A Labrador fan goes head to head with an English springer aficionado. What do they both have to say about their favourite gundog breeds? Which are best at picking-up?
Jeremy Hunt springs to the defence of the Labrador
I am far from being anti-spaniel. In fact my first gundogs were English springers and when I was 19 I exported a springer to Sweden. They were the first gun dogs I kept.
But after a few years, a lot of thought and much experience I’d come out in favour of the Labrador as the best all-rounder on a shoot day.
In my personal opinion, a Labrador cannot really be matched as a picking-up dog. Last season I noticed an English springer at work and complimented the owner. At least I thought I had. I told him his spaniel bitch was “a joy to watch” because it reminded me so much of a Labrador in its work.
I didn’t get quite the positive response I had expected. In fact, comparing a springer to a Labrador was not welcomed.
In fact, I don’t think one breed is better or superior to another – it’s more that different handlers suit different breeds.
For me, a well-trained Labrador (and this is crucial) is capable of producing a more methodical and controllable style of work. It has speed and drive when you need it, but there are gears and a brake. I find it a very absorbing style of work to watch and one that allows the novice more room for error.
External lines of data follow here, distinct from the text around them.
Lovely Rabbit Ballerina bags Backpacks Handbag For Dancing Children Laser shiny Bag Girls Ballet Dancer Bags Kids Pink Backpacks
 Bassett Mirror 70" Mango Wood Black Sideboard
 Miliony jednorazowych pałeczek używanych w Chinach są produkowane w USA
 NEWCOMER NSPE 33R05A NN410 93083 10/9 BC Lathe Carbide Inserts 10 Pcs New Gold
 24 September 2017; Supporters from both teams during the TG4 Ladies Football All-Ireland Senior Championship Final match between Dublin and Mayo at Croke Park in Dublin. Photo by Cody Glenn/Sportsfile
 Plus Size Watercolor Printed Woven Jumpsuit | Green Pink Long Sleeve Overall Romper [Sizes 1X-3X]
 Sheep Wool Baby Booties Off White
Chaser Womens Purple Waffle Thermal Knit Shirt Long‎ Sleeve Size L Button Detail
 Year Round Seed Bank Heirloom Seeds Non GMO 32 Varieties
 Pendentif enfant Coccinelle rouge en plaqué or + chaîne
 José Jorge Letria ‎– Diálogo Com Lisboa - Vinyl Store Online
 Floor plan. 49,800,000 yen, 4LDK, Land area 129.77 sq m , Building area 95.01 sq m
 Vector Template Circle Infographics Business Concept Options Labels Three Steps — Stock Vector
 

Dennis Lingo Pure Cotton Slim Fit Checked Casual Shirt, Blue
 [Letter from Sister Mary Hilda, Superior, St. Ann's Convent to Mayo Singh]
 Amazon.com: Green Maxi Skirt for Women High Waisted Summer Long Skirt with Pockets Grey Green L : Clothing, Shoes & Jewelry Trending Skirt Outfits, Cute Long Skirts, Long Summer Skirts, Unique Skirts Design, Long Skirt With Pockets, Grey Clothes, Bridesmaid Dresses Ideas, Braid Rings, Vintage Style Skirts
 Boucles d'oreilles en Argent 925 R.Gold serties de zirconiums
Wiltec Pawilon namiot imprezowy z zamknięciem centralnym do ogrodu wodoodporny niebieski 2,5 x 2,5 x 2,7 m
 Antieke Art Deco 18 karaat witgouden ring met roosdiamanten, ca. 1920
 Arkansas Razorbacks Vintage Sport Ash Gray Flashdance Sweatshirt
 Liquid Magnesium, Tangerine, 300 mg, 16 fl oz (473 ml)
A picking-up day is stressful enough. Have all the birds been marked? Where did that runner end up? Dare I send this young dog such a long way on an unmarked bird? If you’re looking for steady, dependable and diligent work (and who isn’t) then a Labrador performing well is impossible to beat.
I’d also say that the connection between a Labrador and his handler is easier to accomplish than with a spaniel. Busy spaniels have a tendency to be single-minded, which can be an issue for a less experienced picker-up with limited dog training. A Labrador is more often a safer bet.
Labradors don’t have a private agenda – they have a purpose and don’t have the same degree of self-indulgence. I agree that spaniels will find the game – but they create an atmosphere of frenzy and urgency throughout the job, making me think that what is encountered en-route is more important than the retrieve.
Perhaps the fact is that I don’t believe I am clever enough to handle spaniels and I am known for my patience when training Labradors. My opinion of spaniels is that they are gundogs who are always trying to say: “I know better than you”.
If you love the sight of the boundless energy of a spaniel and can stay calm in the midst of wagging tails, flushing and general bustle then carry on. But for me, it’s a Labrador every time.
Roderick Emery comes out to speak for spaniels
Now I certainly don’t think that spaniels need a defence lawyer. Their ability speaks for them. They are outstandingly talented dogs who can hold their own, and more, in any company.
Spaniels are live wires and I believe that’s why some people are so critical of them.
“All very well in the beating line, old chap, snuffling about in the brambles, but are they sound on the peg?” is what the detractors tend to say.
If a spaniel is properly trained, with the right amount of time and effort invested in it, it will stay on the peg like any other well-schooled dog. Labradors aren’t angels either – I’ve seen them running amok in the shooting line. It’s the trainer that makes the peg dog, not the dog breed.
But will a retriever hunt? There are Labs who will potter about in a hedge fairly enthusiastically. But a spaniel? A spaniel lives for it.
Now the Labrador comes in three colours (four if you count silver Labradors) and two sizes. That’s it. As for a spaniel – well you have virtually endless choice. English, Welsh, Springer, Cocker, Clumber, Irish Water, Boykin, Sussex, Field, Brittany – the list just goes on and on. In colours and sizes to suit you. There really is a spaniel for everyone.
And all spaniels work.
I have seen some running riot through the cover crops, it is true, but that is true of any breed allowed to follow its nose willy-nilly. Some of the finest picking-up teams I have encountered, though, have comprised spaniels. I am thinking now of a notable Norfolk partridge manor where there is a team of working cockers, for example, which follow their master like a tide washing at his heels.
I also recall shooting in Ireland with our backs to a river. Some birds were falling into the water and some across. The water was fast moving and turbulent. Springers were piling in up and down the bank. Some were crossing to fetch the birds on the far side and some were fetching birds from the current itself. None came back less than a few hundred yards downstream, with frost in their smiles. They offered up their retrieves and were back in the water without a backward look after the next one. It was some of the best marking and bravest work I have ever encountered. That’s spaniels for you.